“Welcome to Galois Field F(2^{m}) where elements are made up and carry doesn’t matter”

If this sounds familiar you should probably turn off TV sometimes (or youtube).

Nothing much was happening this week, I mostly spent it struggling with understanding and at later stage designing the ECDSA module. Man, that was quite a lot of algebra… and fun.

Because it’s not so popular topic (you know it when wikipedia starts to be insufficient) I had to dig through a lot of scientific papers and honestly, while I was doing it, I had only one thought: Most of the people who publish those papers either don’t actually understand it (I can say by copy-paste formulas, and a lot (I mean a LOT) of inconsistency) or it’s a part of a bigger conspiracy where they cut out the crucial pieces of their work so that no one can use their solutions. Either way it took me quite a while to start appreciate the beauty of finite field F(2^{m})

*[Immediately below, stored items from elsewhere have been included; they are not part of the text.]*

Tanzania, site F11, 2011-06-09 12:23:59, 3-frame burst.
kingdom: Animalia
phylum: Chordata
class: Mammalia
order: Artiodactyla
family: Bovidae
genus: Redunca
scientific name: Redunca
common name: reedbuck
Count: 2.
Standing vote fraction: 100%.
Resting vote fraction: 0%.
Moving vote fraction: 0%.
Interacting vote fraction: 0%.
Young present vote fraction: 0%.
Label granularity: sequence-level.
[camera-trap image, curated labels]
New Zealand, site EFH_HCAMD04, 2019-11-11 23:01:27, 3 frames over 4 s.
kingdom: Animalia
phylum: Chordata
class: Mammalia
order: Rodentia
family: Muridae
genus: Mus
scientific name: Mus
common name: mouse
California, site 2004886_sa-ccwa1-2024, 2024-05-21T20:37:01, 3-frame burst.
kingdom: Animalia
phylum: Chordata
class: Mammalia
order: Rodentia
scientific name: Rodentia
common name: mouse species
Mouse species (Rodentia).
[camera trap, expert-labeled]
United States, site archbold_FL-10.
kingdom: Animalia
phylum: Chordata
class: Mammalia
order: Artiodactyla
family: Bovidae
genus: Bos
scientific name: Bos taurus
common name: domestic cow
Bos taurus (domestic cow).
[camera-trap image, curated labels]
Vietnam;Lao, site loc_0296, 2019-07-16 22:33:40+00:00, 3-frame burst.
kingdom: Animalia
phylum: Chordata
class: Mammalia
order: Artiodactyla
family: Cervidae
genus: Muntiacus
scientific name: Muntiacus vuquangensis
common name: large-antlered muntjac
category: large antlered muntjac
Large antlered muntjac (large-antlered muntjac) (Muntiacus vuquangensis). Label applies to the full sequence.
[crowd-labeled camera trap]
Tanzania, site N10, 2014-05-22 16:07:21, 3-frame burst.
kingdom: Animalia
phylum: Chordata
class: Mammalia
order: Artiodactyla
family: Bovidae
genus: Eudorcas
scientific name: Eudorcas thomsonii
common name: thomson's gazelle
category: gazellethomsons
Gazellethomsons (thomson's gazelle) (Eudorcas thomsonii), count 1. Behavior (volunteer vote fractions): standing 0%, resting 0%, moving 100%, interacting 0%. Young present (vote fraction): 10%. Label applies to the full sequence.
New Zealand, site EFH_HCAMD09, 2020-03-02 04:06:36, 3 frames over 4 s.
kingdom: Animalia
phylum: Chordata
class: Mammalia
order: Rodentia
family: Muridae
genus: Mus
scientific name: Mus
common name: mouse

As I said, there is nothing really to share with yet. I came up with different idea for multiplication: it requires slightly more resources but is faster. Solution used in most of the examples I found uses *m* clock cycles per multiplication (where m=163,223…) while mine needs only as many as the position of most significant ‘1’ so for 0..011 = 3 it would take only 2 clock cycles. I have some doubts now though, it’s not an idea they couldn’t come up with so maybe they used the slower one on purpose. Question is whether I can afford those additional resources and whether faster design is better than predictable, constant *m* one.